Tioga Road is also the starting point for trips to the High Sierra Camps, five bucolic lodging facilities in the Yosemite backcountry, each a day's hike from the next. Only a lucky few lottery winners get to stay there—and I've never been lucky enough. Instead, I've opted for individual day hikes and overnight backpacking trips to many of the Tuolumne region's most picturesque spots.
If you're feeling ambitious, you might try the seven-mile round-trip from Tuolumne Meadows to Cathedral Lakes, one of my favorite treks. Lower Cathedral Lake, the reward at the end, is almost too beautiful to be real, its azure water appearing even bluer when juxtaposed with the gray granite mountains around it. Those peaks—craggy Echo, Cathedral, and Tresidder—each exceed 10,000 feet.

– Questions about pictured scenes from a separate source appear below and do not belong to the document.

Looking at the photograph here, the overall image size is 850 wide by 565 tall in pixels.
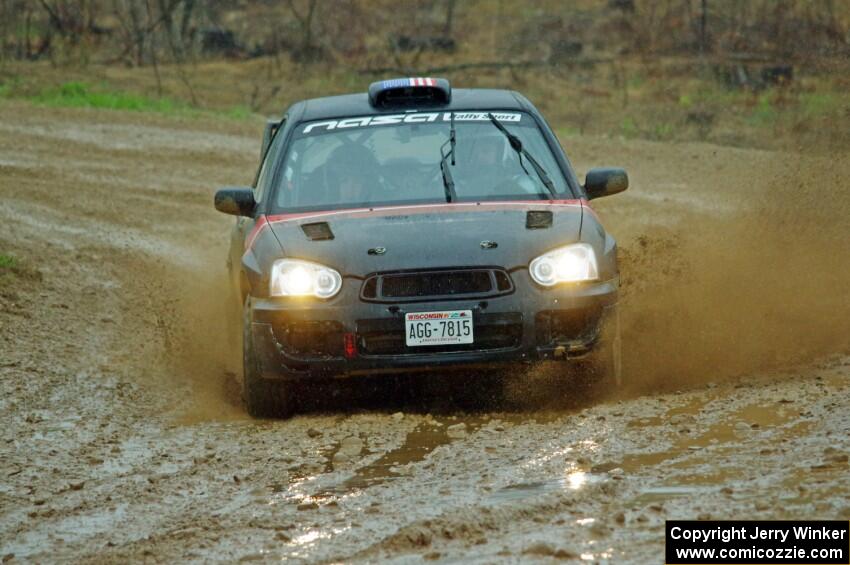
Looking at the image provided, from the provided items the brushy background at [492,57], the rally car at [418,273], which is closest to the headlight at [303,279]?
the rally car at [418,273]

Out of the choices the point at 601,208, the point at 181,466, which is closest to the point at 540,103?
the point at 601,208

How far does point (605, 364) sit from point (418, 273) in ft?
3.47

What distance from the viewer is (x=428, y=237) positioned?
6945 mm

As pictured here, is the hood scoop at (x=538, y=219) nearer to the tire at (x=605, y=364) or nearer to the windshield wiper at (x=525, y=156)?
the windshield wiper at (x=525, y=156)

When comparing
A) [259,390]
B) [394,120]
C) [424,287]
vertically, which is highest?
[394,120]

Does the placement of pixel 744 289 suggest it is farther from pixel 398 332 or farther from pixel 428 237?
pixel 398 332

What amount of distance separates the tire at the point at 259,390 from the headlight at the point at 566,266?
133 centimetres

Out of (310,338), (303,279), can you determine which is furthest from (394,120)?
(310,338)

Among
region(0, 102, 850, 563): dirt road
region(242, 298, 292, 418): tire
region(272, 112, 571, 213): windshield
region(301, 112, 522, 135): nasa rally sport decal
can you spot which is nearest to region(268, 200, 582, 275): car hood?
region(272, 112, 571, 213): windshield

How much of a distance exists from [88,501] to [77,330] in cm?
424

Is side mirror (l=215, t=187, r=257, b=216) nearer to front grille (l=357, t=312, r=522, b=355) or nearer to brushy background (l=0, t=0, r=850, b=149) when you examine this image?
front grille (l=357, t=312, r=522, b=355)

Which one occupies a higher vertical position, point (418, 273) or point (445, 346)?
point (418, 273)

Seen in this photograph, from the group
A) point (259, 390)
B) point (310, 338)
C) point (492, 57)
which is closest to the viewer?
point (310, 338)

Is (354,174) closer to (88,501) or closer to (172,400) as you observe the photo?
(172,400)
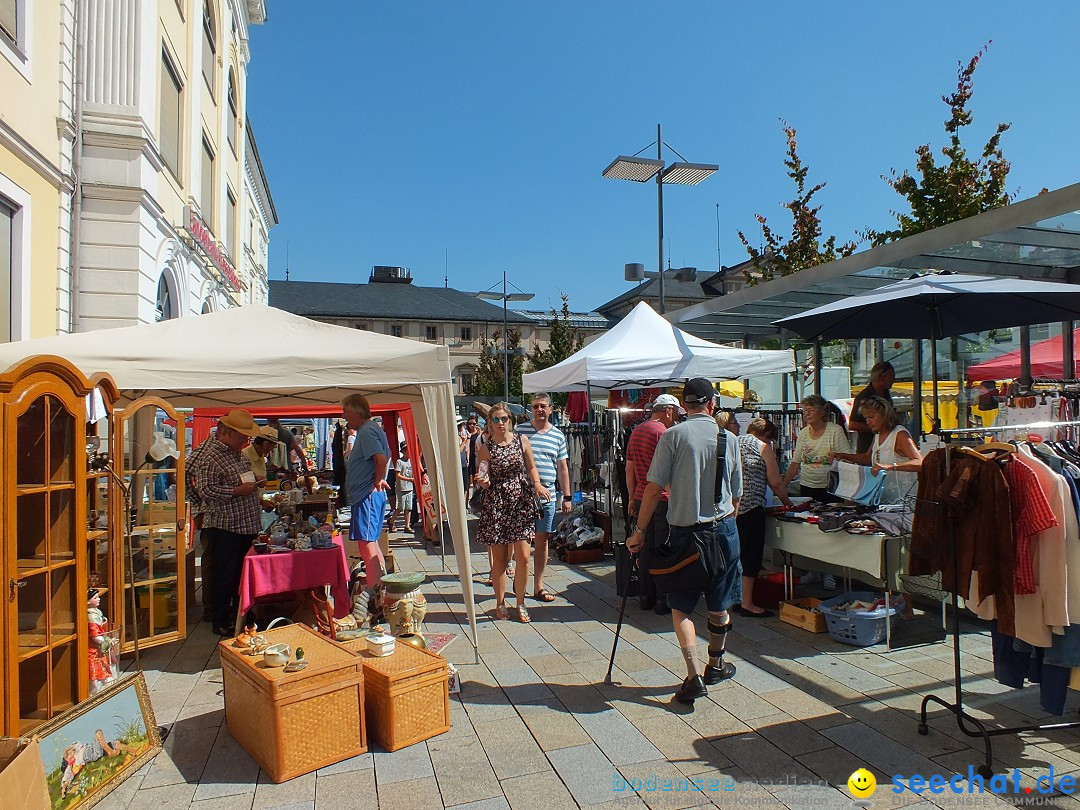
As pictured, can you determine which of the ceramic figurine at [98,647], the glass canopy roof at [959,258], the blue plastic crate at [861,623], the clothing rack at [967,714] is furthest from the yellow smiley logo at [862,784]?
the glass canopy roof at [959,258]

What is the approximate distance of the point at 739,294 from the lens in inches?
339

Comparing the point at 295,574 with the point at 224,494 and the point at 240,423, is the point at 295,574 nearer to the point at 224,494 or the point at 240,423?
the point at 224,494

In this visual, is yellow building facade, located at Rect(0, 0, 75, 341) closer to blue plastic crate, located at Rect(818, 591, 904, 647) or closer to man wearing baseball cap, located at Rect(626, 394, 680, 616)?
man wearing baseball cap, located at Rect(626, 394, 680, 616)

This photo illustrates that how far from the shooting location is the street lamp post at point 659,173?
410 inches

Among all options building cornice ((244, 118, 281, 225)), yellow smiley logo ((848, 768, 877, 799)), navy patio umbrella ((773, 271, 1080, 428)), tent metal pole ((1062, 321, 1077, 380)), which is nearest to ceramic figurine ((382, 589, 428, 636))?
yellow smiley logo ((848, 768, 877, 799))

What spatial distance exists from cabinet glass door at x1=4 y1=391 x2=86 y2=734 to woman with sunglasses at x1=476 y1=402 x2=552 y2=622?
277 centimetres

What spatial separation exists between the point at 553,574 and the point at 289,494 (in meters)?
2.78

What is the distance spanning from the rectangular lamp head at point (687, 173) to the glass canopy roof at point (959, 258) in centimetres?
254

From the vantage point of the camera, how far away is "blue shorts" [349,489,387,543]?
221 inches

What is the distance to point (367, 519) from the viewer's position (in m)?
5.62

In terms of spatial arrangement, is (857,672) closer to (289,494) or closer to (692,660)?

One year I trudged through swampy grass on the eastern shore of the lake to get to a rock shelf someone had recommended as a prime spot for naps. I woke up to find mouselike creatures called pikas attempting (unsuccessfully) to ransack my pack for snacks.
There are innumerable alternatives to that hike. An easy 1.5-mile tromp from the Lembert Dome parking area leads to the Parsons Memorial Lodge, a one-room stone building erected in 1915 to honor former Sierra Club director Edward Taylor Parsons. The moderately strenuous two-mile circuit to Gaylor Lakes and back leads from Tioga Pass over a mountain saddle to a valley with five alpine tarns.
The 211-mile John Muir Trail, stretching from Yosemite Valley south to the top of Mount Whitney, also runs through Tuolumne. Every time I've hiked here, I've encountered Muir backpackers. And every time they've left me in the dust, calf muscles bulging as they pass.
Whichever walk you choose, head to the Tuolumne Meadows Store afterward for a post-hike cheeseburger. The burger itself won't win any awards, but the company can't be beat. At the picnic tables, as hungry trekkers around you scarf the first fresh food they've had for many miles, you can eavesdrop on tales from the trail, make new friends, or sing along as someone strums a guitar. That's the kind of mountain crowd I don't mind.